The next frontier? International. “There are shales around the world,” he said. “They're all sitting there. It all depends on which country you want to do business with.
“Argentina has a great play [in the Vaca Muerta], but they're known for nationalization.”
In his newest venture in Australia, Daly Water Energy and Daly Waters Royalty, Sheffield has a large foothold in a tight-gas play in the Beetaloo Basin in Australia’s Northern Territory. (Daly Waters is a town in the basin.)
Sheffield made the deal to sell Parsley in October 2020, closing it in January 2021. Then he turned to the Beetaloo. “The geology and the logs are just like in the Marcellus and Haynesville,” he said.
“So the service companies are buying into the play,” he said. “We need more.”

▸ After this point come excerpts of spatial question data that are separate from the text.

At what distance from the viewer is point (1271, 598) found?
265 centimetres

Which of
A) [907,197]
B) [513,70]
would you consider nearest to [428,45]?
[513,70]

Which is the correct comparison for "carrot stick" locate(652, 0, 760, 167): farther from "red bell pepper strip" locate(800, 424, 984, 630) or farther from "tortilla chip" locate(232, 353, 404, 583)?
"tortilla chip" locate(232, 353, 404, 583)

Also, APA Group, a leading energy infrastructure company in Australia, is evaluating a potential investment in a midstream deal.
The areal extent is one-sixth that of the Marcellus and the same as the Midland Basin. A half-dozen horizontals were landed by others in the past, but with 4.5-inch casing, Sheffield said.

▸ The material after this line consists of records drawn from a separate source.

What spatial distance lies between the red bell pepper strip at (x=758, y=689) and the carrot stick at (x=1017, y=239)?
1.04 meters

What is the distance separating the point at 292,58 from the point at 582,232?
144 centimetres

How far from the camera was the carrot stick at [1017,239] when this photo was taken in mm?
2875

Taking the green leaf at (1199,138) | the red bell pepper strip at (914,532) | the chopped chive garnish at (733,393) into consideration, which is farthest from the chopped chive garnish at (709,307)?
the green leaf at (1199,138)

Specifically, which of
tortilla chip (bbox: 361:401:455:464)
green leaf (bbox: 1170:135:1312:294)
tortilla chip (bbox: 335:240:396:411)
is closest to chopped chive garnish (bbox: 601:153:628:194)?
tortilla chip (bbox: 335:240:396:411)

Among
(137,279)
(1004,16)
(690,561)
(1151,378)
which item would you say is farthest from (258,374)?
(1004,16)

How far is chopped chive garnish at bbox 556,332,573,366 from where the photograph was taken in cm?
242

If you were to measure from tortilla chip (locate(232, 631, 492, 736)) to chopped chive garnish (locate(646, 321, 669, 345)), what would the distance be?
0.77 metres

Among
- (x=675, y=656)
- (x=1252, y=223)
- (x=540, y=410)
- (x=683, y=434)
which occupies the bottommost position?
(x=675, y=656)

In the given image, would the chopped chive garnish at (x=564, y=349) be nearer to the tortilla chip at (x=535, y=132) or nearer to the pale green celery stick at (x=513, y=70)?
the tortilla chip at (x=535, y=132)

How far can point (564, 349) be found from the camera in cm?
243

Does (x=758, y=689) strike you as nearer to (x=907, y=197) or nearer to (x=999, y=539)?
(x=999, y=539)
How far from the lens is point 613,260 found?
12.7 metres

“That's not what we do in the United States. We're running 5.5-inch casing. We saw an opportunity to apply a modernized well design and frac to this play.”
Also, well completions had been with gel, which was tried uneconomically on gas shale in the past century until wildcatter George Mitchell tried a slickwater job in the Barnett Shale in the late 1990s. Making the wells horizontals launched the shale revolution.
Tamboran expects to complete Shenandoah South 1H, its newest horizontal, in December 2023, using 5.5-inch casing and slickwater.
“You can't get a high enough pressure through 4.5-inch casing,” Sheffield said. “You need higher pressure to break up the rock.”
“That’s what has delayed the play. The right services and the right recipe will get the job done.”